=== SELECTED EXCERPT ===

AWS EFS Sync to S3 Using Lambda

aws
lambda
efs
s3
synchonization
A tutorial on synchronizing EFS with S3 bucket using a Lambda function.
Published

March 28, 2022

About

This post documents all the steps required to synchronize AWS EFS with an S3 bucket using a lambda function. The flow of information is from S3 to EFS and not vice versa.

The approach is whenever a new file is uploaded or deleted from the S3 bucket, it will create an event notification. This event will trigger a lambda function that has the efs file system mounted to it. The Lambda function will then synchronize the files from S3 to EFS.

approach

Environment Details

  • Python = 3.9.x

Steps

Create an S3 bucket

Let’s first create an S3 bucket that will contain our data, and this is the bucket we would like to be in sync with EFS. I am naming the bucket mydata-202203. You may name it as you please. Choose a region of your choice and leave the rest of the settings as defaults.

Create a Lambda function

Now create a lambda function that will receive event notifications from the S3 bucket, and sync files on efs. I am naming it mydata-sync and our runtime will be Python 3.9. Keep the rest of the settings as default, and create the function.

Create S3 event notifications

From the bucket, mydata-sync go to Properties. Scroll down to Event notifications and click create. Give any name to the event. I am calling it object-sync. From the provided event types select * s3:ObjectCreated:Put * s3:ObjectRemoved:Delete

From the section Destination select Lambda Function, and from the list choose the lambda function name we created in the last section mydata-sync

Click Save Changes

Test S3 notifications

Let’s now test if S3 event notifications are being received by our lambda function. For this update lambda function code and simply print the event received. After updating the lambda function, make sure to deploy it.

import json

def lambda_handler(event, context):
    print(event)
    return {
        'statusCode': 200,
        'body': json.dumps('Hello from Lambda!')

===

LIST OF TASKS:
(1) Please reproduce the section of the EFS sync tutorial that begins with the words containing "From the bucket, mydata-sync" and ends with "print(event)".
(2) According to the EFS sync tutorial, what name is given to the S3 bucket that holds the data?

=== RECORD SET ===

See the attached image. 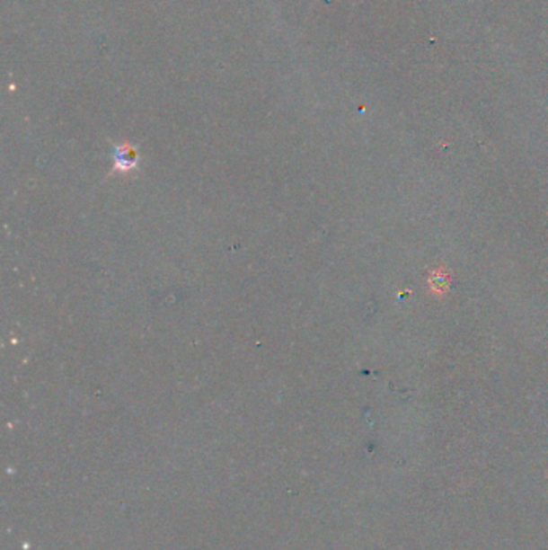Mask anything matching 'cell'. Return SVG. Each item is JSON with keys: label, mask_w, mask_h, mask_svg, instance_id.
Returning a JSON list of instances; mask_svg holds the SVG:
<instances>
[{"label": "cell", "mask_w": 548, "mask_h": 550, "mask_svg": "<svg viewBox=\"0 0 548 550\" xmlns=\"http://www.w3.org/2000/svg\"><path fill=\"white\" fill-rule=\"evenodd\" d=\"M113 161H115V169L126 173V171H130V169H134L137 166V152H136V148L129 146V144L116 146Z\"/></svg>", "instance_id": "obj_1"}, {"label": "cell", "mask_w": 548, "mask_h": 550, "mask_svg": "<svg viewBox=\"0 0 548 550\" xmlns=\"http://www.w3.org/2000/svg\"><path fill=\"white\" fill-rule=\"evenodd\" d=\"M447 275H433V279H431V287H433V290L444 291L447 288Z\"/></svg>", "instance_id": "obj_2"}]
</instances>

===
=== RECORD SET ===

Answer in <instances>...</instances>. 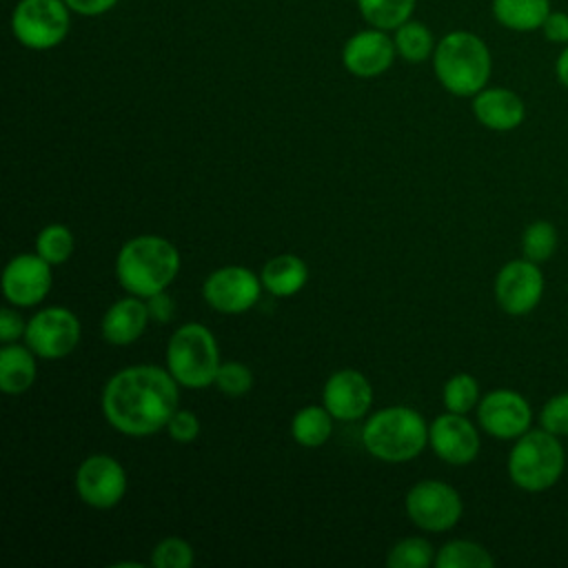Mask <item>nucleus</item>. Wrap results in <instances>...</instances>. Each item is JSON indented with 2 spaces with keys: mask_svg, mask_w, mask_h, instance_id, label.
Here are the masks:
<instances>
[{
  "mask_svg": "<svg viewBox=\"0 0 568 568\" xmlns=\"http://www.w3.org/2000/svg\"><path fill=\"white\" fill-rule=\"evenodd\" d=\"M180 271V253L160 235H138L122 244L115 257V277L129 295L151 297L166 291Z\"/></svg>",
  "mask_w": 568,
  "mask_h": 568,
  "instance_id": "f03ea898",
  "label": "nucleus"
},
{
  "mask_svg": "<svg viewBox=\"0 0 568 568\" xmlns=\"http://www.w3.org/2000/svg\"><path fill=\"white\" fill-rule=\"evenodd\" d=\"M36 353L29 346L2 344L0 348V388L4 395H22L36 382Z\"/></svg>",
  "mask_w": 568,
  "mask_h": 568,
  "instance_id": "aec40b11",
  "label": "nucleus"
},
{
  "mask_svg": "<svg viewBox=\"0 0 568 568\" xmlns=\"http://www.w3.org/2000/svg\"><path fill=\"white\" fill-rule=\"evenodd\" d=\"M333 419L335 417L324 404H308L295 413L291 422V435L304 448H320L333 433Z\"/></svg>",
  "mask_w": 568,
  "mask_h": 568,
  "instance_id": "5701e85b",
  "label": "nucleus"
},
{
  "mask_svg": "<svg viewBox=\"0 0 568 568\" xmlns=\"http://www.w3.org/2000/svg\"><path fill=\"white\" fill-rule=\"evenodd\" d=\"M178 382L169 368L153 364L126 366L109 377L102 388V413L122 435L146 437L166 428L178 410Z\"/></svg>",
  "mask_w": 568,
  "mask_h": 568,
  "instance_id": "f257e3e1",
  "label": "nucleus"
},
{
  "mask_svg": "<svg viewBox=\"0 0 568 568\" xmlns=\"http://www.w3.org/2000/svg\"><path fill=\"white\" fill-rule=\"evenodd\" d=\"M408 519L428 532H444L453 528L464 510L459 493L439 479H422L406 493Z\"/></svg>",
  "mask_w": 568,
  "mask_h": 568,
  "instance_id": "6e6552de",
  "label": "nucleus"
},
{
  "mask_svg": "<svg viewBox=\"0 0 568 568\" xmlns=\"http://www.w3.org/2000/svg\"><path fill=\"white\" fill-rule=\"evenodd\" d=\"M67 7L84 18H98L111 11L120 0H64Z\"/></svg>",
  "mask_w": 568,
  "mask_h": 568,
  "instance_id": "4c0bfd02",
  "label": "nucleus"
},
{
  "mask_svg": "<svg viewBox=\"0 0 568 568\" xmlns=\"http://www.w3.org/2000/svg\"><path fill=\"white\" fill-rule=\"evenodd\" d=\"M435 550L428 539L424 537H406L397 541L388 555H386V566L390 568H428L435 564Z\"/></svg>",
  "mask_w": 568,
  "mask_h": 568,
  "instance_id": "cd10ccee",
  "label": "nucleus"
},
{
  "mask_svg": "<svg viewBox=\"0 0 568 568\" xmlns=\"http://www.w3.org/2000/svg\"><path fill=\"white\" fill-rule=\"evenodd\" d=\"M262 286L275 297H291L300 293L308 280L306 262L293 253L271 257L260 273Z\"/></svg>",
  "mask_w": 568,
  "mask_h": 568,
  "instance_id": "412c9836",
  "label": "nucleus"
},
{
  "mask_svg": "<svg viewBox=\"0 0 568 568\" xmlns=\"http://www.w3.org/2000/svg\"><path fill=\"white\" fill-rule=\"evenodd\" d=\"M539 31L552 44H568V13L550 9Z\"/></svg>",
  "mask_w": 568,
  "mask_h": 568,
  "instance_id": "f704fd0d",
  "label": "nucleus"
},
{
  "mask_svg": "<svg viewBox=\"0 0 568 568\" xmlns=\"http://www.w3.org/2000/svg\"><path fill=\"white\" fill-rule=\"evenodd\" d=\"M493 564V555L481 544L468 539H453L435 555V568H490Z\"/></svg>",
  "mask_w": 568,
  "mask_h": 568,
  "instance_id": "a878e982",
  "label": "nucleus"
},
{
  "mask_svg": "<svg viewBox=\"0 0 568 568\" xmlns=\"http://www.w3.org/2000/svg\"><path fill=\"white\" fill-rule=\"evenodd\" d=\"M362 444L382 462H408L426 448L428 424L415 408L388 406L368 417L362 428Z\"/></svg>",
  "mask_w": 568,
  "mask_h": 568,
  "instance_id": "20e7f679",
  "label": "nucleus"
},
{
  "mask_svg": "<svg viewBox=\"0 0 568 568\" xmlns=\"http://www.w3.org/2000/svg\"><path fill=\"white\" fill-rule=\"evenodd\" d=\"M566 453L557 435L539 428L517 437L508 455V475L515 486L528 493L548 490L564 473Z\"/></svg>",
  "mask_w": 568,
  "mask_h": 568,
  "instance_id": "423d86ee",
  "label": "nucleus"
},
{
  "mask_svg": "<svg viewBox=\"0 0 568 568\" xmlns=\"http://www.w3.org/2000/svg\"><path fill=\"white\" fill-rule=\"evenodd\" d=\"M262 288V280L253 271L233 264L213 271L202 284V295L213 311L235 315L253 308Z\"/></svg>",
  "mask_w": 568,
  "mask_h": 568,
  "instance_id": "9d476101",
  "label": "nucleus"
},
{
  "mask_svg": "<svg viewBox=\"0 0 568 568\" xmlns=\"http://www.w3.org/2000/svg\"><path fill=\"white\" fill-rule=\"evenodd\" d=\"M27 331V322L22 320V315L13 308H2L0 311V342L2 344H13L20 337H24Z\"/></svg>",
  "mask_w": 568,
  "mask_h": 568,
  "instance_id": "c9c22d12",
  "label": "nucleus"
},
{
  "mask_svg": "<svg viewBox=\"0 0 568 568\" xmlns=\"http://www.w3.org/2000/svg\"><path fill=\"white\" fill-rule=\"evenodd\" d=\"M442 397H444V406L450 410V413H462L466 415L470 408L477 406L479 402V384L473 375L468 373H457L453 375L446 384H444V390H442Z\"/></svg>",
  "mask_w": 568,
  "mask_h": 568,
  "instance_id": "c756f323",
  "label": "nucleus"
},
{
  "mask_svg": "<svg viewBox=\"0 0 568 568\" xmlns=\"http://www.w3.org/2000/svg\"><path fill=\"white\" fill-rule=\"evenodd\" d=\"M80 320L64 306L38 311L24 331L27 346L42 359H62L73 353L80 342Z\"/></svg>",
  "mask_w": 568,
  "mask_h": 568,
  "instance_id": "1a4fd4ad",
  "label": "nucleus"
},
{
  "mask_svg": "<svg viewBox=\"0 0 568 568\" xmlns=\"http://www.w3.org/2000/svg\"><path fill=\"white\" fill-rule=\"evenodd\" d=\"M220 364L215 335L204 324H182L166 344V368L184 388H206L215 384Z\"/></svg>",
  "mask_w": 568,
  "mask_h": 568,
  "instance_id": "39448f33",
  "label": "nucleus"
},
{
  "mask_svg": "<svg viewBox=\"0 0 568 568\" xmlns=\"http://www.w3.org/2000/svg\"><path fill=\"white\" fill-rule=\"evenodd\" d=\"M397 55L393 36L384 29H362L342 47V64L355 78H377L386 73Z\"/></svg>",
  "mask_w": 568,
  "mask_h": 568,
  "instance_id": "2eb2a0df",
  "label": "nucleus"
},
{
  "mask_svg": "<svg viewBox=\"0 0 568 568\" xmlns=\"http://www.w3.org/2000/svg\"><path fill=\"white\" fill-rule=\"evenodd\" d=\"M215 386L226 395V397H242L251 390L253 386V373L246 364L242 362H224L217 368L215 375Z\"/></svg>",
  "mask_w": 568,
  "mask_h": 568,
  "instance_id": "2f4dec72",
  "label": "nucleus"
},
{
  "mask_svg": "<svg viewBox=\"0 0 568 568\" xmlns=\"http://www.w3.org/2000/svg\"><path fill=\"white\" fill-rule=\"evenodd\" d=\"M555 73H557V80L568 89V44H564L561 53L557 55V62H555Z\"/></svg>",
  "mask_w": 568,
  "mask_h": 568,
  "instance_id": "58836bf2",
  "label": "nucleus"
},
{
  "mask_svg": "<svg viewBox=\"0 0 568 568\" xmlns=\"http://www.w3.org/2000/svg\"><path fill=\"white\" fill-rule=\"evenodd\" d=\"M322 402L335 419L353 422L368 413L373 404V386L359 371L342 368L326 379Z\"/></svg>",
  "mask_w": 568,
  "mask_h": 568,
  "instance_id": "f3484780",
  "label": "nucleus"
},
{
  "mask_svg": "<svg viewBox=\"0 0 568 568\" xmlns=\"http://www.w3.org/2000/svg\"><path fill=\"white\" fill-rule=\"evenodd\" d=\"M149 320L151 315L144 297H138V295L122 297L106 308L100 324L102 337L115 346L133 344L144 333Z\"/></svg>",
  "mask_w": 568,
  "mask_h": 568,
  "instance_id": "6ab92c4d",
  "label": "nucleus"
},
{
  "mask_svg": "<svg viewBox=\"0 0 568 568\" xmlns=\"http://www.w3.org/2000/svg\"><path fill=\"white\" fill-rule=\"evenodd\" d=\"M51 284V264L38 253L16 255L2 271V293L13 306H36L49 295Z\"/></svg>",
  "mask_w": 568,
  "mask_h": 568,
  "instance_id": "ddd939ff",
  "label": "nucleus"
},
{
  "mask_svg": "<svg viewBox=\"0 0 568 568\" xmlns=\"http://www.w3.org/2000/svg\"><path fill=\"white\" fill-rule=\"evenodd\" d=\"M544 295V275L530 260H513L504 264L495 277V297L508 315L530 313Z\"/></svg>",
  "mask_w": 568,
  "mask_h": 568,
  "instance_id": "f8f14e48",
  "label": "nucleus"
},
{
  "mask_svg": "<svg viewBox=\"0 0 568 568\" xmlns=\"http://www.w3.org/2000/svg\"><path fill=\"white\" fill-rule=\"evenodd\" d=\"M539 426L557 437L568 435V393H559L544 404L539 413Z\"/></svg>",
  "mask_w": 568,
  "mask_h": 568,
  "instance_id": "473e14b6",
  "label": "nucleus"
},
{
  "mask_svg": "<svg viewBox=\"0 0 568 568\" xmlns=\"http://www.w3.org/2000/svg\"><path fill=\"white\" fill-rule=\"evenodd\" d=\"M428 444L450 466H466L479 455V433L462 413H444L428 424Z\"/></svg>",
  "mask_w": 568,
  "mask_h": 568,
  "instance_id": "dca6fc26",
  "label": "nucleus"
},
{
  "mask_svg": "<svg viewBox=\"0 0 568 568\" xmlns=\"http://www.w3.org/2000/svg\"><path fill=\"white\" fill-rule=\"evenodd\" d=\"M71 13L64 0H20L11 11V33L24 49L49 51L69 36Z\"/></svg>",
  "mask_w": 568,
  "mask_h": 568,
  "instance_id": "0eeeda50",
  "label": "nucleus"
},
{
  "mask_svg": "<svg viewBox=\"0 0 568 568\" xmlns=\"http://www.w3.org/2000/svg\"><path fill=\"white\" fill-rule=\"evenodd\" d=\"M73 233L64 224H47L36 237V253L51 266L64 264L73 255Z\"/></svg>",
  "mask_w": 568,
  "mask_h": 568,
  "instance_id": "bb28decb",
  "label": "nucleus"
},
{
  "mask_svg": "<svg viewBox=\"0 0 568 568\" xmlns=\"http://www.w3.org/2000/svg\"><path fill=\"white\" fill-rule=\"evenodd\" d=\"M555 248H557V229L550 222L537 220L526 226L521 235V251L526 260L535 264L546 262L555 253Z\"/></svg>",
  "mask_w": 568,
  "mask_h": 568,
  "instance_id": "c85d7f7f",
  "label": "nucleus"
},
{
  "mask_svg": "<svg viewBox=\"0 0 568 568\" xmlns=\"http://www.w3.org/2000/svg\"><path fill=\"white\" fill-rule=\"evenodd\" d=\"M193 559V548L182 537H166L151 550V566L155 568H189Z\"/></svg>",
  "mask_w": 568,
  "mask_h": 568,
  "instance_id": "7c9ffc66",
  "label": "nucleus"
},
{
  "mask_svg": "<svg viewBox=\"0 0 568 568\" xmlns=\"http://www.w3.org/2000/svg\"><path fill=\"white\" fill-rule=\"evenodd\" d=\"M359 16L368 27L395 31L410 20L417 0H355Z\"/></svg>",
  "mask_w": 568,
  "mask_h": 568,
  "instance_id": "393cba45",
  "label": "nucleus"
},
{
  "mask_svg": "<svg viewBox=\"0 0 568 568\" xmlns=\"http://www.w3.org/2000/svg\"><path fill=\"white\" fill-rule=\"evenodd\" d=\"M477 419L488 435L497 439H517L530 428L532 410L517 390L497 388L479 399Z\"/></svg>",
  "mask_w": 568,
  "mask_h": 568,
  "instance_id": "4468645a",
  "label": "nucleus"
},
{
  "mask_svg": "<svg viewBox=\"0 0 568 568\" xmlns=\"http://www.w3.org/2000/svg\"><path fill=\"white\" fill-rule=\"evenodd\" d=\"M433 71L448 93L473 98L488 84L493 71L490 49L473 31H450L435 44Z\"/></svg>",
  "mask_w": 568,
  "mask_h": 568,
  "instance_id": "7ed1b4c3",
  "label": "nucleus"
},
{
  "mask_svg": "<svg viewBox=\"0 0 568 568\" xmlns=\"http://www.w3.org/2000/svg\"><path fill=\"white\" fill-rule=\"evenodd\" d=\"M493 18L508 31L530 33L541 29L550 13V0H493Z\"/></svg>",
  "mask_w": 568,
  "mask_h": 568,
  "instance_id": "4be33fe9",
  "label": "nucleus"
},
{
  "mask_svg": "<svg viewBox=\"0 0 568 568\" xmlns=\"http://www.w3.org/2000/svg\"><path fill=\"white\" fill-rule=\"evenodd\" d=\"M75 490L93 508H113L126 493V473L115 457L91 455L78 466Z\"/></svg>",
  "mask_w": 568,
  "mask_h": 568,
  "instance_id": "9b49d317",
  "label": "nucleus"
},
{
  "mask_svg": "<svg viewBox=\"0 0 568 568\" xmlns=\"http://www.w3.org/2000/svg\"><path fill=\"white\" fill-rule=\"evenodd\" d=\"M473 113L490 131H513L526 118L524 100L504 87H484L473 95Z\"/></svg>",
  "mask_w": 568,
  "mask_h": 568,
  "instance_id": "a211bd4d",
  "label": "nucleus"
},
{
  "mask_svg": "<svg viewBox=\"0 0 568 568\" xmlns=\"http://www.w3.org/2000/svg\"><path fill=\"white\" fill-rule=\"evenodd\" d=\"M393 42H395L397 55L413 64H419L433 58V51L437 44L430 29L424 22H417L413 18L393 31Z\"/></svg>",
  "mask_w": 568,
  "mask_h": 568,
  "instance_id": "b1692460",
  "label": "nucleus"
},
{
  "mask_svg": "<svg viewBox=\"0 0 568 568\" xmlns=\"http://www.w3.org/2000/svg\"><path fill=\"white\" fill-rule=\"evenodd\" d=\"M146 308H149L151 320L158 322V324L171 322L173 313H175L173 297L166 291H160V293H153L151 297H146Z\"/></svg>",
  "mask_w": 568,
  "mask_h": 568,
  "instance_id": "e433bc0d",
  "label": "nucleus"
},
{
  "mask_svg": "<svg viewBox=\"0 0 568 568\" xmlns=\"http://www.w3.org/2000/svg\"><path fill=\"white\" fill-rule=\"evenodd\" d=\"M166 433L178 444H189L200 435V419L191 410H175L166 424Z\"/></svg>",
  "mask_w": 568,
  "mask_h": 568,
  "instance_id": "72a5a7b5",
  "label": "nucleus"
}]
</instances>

===

SET OF ANSWERS:
(1)
From the bucket, mydata-sync go to Properties. Scroll down to Event notifications and click create. Give any name to the event. I am calling it object-sync. From the provided event types select * s3:ObjectCreated:Put * s3:ObjectRemoved:Delete

From the section Destination select Lambda Function, and from the list choose the lambda function name we created in the last section mydata-sync

Click Save Changes

Test S3 notifications

Let’s now test if S3 event notifications are being received by our lambda function. For this update lambda function code and simply print the event received. After updating the lambda function, make sure to deploy it.

import json

def lambda_handler(event, context):
    print(event)

(2) mydata-202203